Vitrina para el arte joven

Con el propósito de que exista ese diálogo entre los asistentes y las secciones, ARTBO también es una feria que busca acercar a expertos y espectadores por medio de la pedagogía de los procesos de las artes plásticas dentro del recinto ferial. Parte de este esfuerzo es Foro, un espacio gratuito dedicado a traer expertos en arte y reconocidas figuras del circuito artístico mundial, y quizá la conversación de arte más grande que se realiza en Colombia. Este año, sus invitados han sido elegidos por la dominicana Sara Hermann y el colombiano Camilo Restrepo, y entre ellos están personalidades como Patrick Charpenel, director ejecutivo del Museo El Barrio, de Estados Unidos, y João Fernandes, subdirector del Museo Reina Sofía, de España. Otro espacio dedicado al acercamiento pedagógico de la apreciación artística es la creación de Visitas Articuladas, que se llevó a cabo en el preámbulo de la feria. Dichos espacios han sido abiertos para incentivar esa sed de conocimiento de todo tipo de asistentes mediante conversaciones, discursos y visitas, con el acompañamiento de representantes actualmente reconocidos en el mundo del arte.
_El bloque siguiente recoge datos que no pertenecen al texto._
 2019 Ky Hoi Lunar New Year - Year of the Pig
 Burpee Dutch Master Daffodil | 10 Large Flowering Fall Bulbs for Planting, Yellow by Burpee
Los esfuerzos de ARTBO para producir conocimiento e interacciones en todos los procesos artísticos contemporáneos se traducen, desde el principio de la feria, en ser una de las plataformas para catapultar nuevos talentos. Este objetivo encuentra su materialización en la ya popular Artecámara, que desde 2004 es un espacio de exposición y formación de jóvenes artistas colombianos. Los seleccionados no tienen representación comercial de una galería y sus trabajos son expuestos con el fin de impulsar sus carreras. De 1500 propuestas recibidas, se escogieron para esta edición, bajo la curaduría de Carolina Ponce de León, 34 propuestas de cincuenta artistas, dos colectivos y dos espacios autogestionados.

Las iniciativas propuestas cada año por los comités curatoriales de ARTBO evocan la importancia de demostrar que el arte no es únicamente un acto puro de contemplación. El acercamiento al arte, sobre el cual pregona María Paz Gaviria, debe realizarse desde todos los frentes posibles para que los conocedores y amateurs del mundo del arte logren sumergirse, más bien, en un ejercicio activo de participación constante.